Heparan sulfate proteoglycans (HSPGs) are ubiquitously present within the perivascular basement membrane, and have been shown to be altered in patients with
Alzheimer's Disease (AD). Although the
HSPG agrin clearly orchestrates the differentiation of the neuromuscular junction, its role in the brain remains unclear. Growing evidence suggests that
agrin may be an important vascular basement membrane (VBM)-associated
HSPG. In previous studies, we demonstrated that
agrin is present throughout the brain microvasculature, as well as in neuronal cell bodies. AD brains exhibited fragmentation of VBM-associated
agrin.
Agrin immunoreactivity was also seen within
senile plaques and neurofibrillary tangles.
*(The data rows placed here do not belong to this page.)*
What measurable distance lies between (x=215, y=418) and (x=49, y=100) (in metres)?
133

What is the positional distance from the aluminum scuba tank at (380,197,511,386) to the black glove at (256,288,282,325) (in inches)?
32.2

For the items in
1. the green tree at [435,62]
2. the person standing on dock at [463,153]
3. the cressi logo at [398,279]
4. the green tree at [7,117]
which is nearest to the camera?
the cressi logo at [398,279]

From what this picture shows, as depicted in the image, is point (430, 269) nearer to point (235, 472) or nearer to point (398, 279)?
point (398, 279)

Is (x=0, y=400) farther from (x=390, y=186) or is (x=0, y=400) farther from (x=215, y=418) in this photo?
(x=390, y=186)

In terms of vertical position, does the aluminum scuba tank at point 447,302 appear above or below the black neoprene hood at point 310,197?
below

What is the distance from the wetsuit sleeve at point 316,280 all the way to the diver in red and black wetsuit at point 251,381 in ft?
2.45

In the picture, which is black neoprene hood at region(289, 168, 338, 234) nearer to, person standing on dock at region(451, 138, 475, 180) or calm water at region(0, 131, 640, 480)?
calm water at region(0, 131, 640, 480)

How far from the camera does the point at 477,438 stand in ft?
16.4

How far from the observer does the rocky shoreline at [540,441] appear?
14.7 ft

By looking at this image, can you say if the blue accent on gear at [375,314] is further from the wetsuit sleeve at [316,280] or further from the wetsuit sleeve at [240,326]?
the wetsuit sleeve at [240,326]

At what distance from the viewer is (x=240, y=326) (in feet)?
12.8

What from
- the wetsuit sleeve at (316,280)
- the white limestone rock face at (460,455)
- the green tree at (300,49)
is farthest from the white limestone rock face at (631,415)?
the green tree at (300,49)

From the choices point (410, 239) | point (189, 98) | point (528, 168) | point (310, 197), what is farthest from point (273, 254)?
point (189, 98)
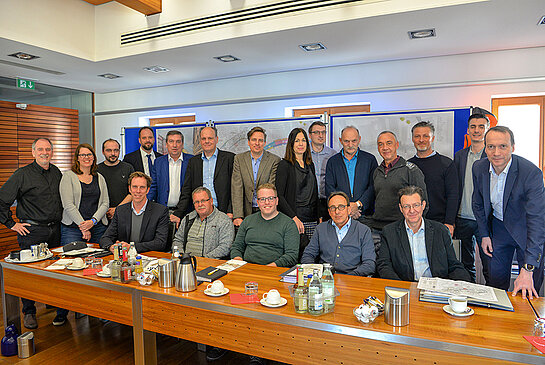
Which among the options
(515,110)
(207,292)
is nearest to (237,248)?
(207,292)

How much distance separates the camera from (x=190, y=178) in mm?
4012

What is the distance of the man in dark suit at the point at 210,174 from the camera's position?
3.93 metres

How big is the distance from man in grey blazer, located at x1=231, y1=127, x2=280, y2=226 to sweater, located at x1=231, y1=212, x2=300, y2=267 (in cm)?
68

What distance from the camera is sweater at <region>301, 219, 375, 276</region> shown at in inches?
104

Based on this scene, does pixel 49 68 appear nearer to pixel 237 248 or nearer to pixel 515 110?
pixel 237 248

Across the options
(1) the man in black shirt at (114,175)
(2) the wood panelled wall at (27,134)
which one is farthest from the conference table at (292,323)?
(2) the wood panelled wall at (27,134)

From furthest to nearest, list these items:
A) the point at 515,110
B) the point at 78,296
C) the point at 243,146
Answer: the point at 243,146 → the point at 515,110 → the point at 78,296

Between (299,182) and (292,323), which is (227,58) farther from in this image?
(292,323)

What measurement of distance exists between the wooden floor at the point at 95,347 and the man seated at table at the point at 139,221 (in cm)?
75

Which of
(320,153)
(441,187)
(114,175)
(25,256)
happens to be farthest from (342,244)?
(114,175)

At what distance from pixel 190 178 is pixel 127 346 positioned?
1.72m

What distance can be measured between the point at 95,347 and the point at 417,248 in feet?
8.19

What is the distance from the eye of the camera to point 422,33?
3.65 metres

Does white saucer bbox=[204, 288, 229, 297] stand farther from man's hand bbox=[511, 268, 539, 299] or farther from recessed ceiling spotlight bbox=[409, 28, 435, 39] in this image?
recessed ceiling spotlight bbox=[409, 28, 435, 39]
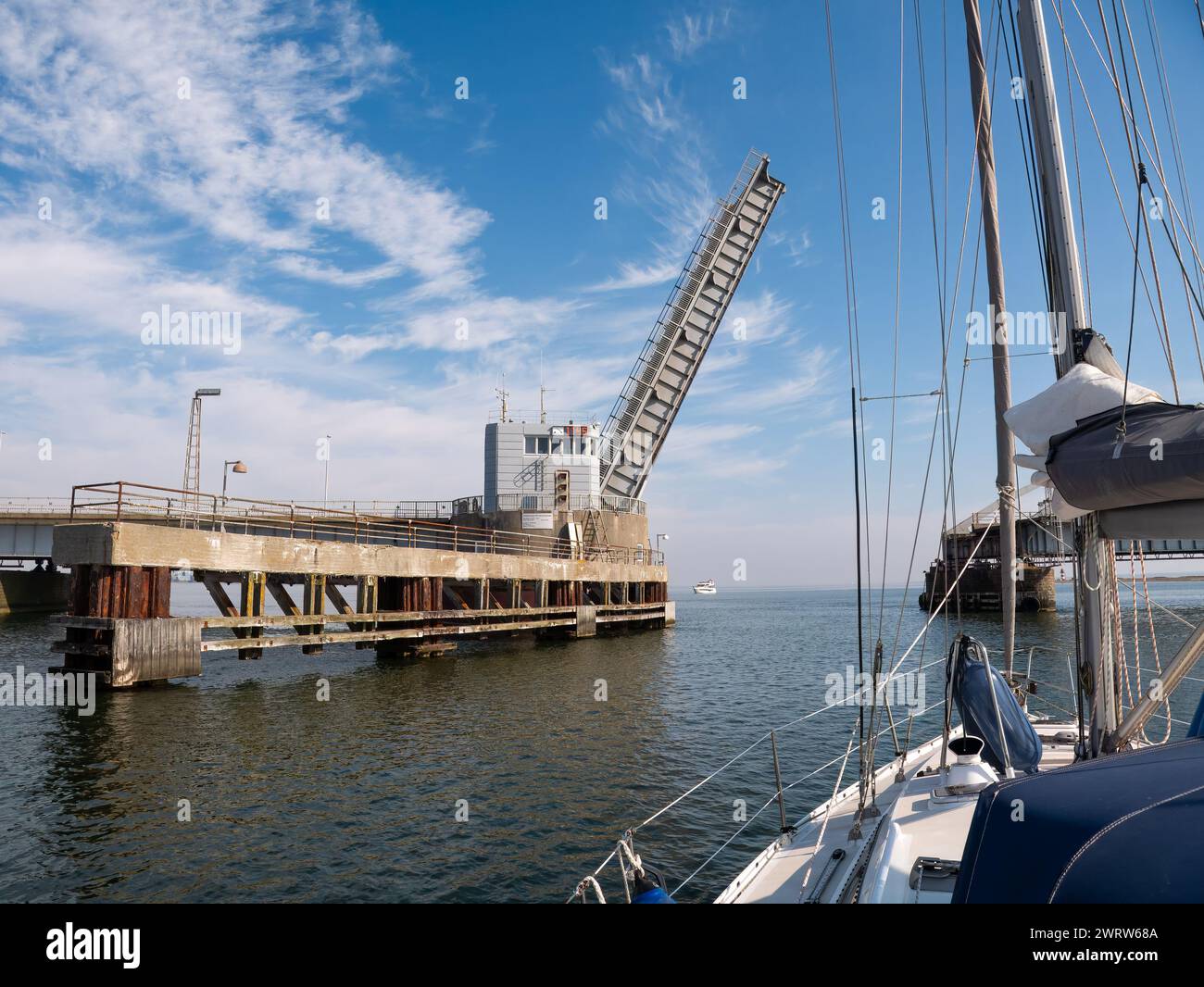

These changes were accompanied by the appearance of an additional pool of insoluble
agrin. In the present study, we provide further evidence for microvascular damage in AD, by examining the distribution of
agrin and
laminin within the VBM, and by measuring the
agrin concentration within hippocampus and prefrontal cortex. Furthermore, we assessed blood-brain-barrier (BBB) leakage by examining the perivascular distribution of
prothrombin immunoreactivity. Soluble
agrin levels were increased approximately 30% in Braak stage III-VI AD patients relative to age-matched controls. Furthermore,
agrin and
laminin exhibited identical patterns of VBM fragmentation in AD and colocalized with
beta-amyloid in
senile plaques. Microvascular changes were associated with the appearance of perivascular
prothrombin immunoreactivity. Our data suggest that
agrin is an important VBM-associated
HSPG in the brain and that
agrin levels are altered in association with microvascular damage in AD.